Las diferencias en formación, cualificación, edad, localización y acceso a oportunidades de aprendizaje pueden determinar quién se beneficia de la transformación.
Por ello, el desarrollo de la economía circular requiere políticas de formación y empleo que permitan acompañar a los colectivos afectados por la transformación de las actividades tradicionales.
El concepto de transición justa adquiere en este contexto una dimensión laboral: no se trata únicamente de transformar el modelo productivo, sino de facilitar que los trabajadores puedan participar en esa transformación.
Empleo verde no significa ausencia de riesgos
El avance de las actividades circulares también obliga a prestar atención a la seguridad y salud laboral.

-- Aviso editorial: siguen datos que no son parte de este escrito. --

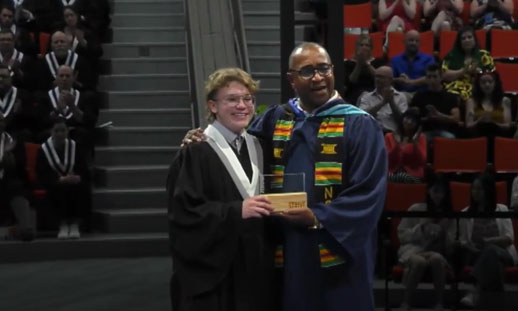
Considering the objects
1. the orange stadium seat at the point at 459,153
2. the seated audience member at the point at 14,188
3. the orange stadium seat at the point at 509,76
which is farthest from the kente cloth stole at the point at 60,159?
the orange stadium seat at the point at 509,76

Las nuevas actividades pueden presentar riesgos específicos asociados a la manipulación y tratamiento de materiales recuperados, residuos y productos al final de su vida útil.
En función de la actividad, pueden aparecer exposiciones a agentes biológicos, bioaerosoles, contaminantes, riesgos ergonómicos o riesgos derivados de procesos de desmontaje, reparación y tratamiento de materiales.
Por tanto, la transición hacia empleos vinculados a la economía circular debe incorporar desde el principio criterios de prevención de riesgos laborales y condiciones de trabajo seguras.
De la gestión de residuos a la gestión de capacidades
La transformación circular amplía el campo de actuación del sector de los residuos.
La necesidad de prevenir, reutilizar, reparar, recuperar materiales y valorizar recursos implica contar con profesionales capaces de intervenir en diferentes etapas del ciclo de vida de los productos.
Esto modifica también el perfil de las competencias necesarias:
Modelo lineal
Extracción → producción → consumo → residuo
Modelo circular
Diseño → uso → mantenimiento → reparación → reutilización → recuperación → reciclaje → nuevo uso
Cada una de estas etapas requiere conocimientos y capacidades específicas.
Proyección
La economía circular está configurando un mercado laboral en transformación, en el que la creación de empleo debe analizarse conjuntamente con la evolución de las ocupaciones, las competencias profesionales, la formación y las condiciones de trabajo.
El reto no consiste únicamente en disponer de trabajadores para nuevas actividades, sino en anticipar qué capacidades serán necesarias, facilitar la recualificación de quienes puedan verse afectados por la transformación y garantizar que los nuevos empleos incorporen condiciones adecuadas de seguridad y calidad laboral.
La transición circular será, por tanto, también una transición de capacidades: cambiar la forma en que utilizamos los recursos exige cambiar, al mismo tiempo, la forma en que formamos y preparamos a las personas que trabajan con ellos.